(Questions about pictured scenes)
* Start *

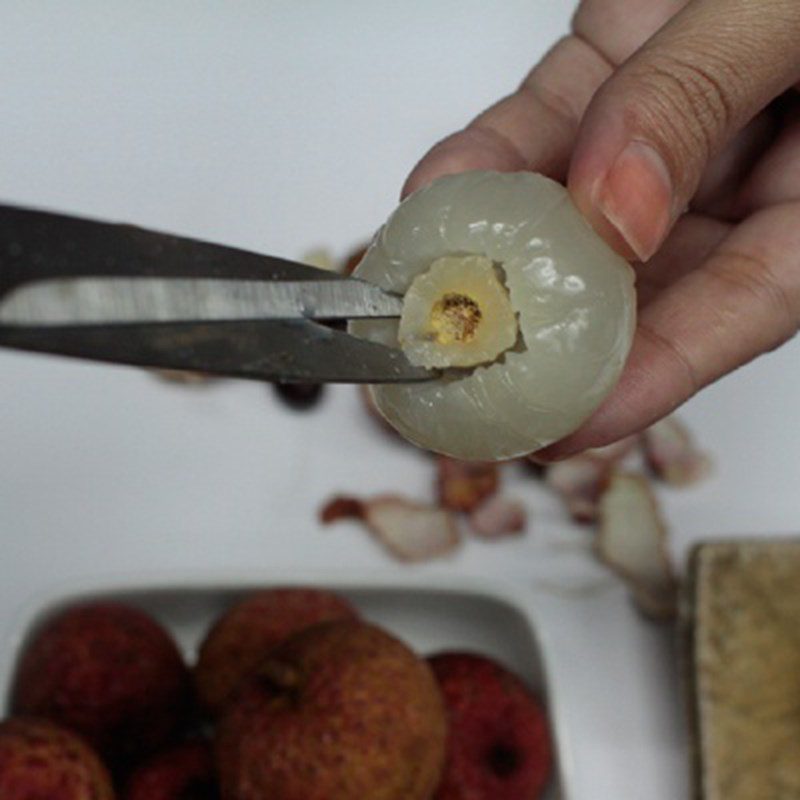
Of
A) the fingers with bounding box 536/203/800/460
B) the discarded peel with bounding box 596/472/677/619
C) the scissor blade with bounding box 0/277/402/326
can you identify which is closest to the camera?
the scissor blade with bounding box 0/277/402/326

* End *

- [EXERCISE AIM] Copy out every item above word for word, leaving out the pictures.

- [EXERCISE RESULT]
Of
A) the fingers with bounding box 536/203/800/460
B) the discarded peel with bounding box 596/472/677/619
C) the scissor blade with bounding box 0/277/402/326
can you identify which is closest to the camera?
the scissor blade with bounding box 0/277/402/326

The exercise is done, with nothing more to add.